● **Gestellte Aufgabe A**
Welche COB ID ist im Forumsbeitrag über Wago-Netzwerkvariablen für das Schreiben angegeben?
● **Gestellte Aufgabe B**
Nimm den Forumsbeitrag über Wago-Netzwerkvariablen an seinem Ende wieder auf und schreibe ihn weiter.

● **Textauszug**
┄┄┄┄┄┄┄┄┄┄┄┄┄┄┄┄┄┄┄┄

# Netzwerkvariablen Wago



## Passion4Automation (30 Juli 2019)

Hallo,

ich möchte meinen 750 881 mit meinem 750 8202 über Net Vars verbinden. Dazu habe ich an beiden Controllern eine VAR Tabelle für Schreiben und eine für Lesen angelegt. Die COB ID ist bei Controller 1 und 2 die gleiche, also Lesen = COB ID 100    und Schreiben = COB ID 101. 
Die zwei Variablen die ich Testweise angelegt habe, funktionieren soweit ich das beurteilen kann.

Nur ist mir aufgefallen, dass Codesys anscheinend von selbst eine weitere VariablenTabelle generiert, Siehe Anhang.
Wenn ich übersetze bekomme ich zwar bloß eine Warnung, aber mich würde interessieren, für was die zusätzliche  VAR Tabelle ist, bzw. ist das bei euch auch so???

Danke.


----------



## Pawe9319 (9 August 2019)

┄┄┄┄┄┄┄┄┄┄┄┄┄┄┄┄┄┄┄┄

● **Datensätze zu räumlichen Beziehungen**

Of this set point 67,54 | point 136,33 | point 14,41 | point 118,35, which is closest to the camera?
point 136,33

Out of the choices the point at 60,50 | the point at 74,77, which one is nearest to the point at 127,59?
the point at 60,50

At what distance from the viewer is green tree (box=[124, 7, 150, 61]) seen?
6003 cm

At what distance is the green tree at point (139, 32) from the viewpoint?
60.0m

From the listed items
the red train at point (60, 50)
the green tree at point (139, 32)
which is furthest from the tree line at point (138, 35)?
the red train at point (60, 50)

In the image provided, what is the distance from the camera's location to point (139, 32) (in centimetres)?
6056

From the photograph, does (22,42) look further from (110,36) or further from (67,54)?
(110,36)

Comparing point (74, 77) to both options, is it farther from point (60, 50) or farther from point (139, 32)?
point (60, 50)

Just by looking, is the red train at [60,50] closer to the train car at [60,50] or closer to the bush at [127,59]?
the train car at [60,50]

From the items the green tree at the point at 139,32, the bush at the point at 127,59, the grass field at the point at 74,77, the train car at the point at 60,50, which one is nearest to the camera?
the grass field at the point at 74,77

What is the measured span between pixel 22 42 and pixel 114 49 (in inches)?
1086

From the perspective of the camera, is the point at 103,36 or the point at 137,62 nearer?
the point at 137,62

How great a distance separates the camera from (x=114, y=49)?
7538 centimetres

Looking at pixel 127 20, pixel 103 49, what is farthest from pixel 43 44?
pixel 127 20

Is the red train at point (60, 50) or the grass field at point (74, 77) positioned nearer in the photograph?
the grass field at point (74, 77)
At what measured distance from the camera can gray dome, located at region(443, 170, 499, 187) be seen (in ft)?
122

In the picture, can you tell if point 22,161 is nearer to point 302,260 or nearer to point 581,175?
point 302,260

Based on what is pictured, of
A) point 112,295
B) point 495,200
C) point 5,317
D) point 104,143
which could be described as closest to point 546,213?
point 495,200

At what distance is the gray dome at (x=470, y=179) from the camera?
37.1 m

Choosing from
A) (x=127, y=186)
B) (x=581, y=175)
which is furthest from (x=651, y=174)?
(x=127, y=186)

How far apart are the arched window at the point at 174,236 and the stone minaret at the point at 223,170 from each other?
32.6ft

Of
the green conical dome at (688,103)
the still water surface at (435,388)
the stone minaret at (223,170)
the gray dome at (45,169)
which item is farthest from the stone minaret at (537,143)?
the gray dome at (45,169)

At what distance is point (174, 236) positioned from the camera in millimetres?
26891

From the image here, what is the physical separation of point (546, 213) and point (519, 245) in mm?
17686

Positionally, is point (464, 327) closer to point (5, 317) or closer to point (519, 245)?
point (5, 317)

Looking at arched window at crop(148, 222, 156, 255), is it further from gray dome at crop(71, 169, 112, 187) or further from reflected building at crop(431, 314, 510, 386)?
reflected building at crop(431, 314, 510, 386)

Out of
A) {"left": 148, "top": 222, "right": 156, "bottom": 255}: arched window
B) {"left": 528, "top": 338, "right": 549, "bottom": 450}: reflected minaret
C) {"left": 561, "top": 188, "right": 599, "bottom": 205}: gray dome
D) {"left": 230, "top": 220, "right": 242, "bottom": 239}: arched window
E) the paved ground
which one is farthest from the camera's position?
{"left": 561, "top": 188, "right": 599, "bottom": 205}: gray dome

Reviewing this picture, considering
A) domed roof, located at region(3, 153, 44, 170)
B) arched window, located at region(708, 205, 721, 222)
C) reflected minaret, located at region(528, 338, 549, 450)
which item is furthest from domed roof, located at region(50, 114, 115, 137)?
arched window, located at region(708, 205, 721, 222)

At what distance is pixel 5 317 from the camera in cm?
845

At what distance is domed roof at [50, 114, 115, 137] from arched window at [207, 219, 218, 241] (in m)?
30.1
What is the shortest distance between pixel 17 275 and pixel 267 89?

┄┄┄┄┄┄┄┄┄┄┄┄┄┄┄┄┄┄┄┄

● **Schriftliche Antwort A**
COB ID 101.

● **Schriftliche Antwort B**
Hallo goifalracer,

Ja, jeder der das Konfigurationstool der Netzwerkvariablen benutzt bekommt zusätzlich die Networkmanagement implicit Variables UDP (Constant) angelegt. Ist bei mir auch so, 
habe das gerade noch einmal überprüft


----------



## Passion4Automation (9 August 2019)

Hi Pawe9319,

Danke. 
Hab vorgestern bei Wago einen Anwendungshinweis gefunden, der alles schön beschreibt. Ich programmiere gerade die Verbindung mit ca 25 Variablen , mal sehen wie stabil das läuft wenn es funktioniert.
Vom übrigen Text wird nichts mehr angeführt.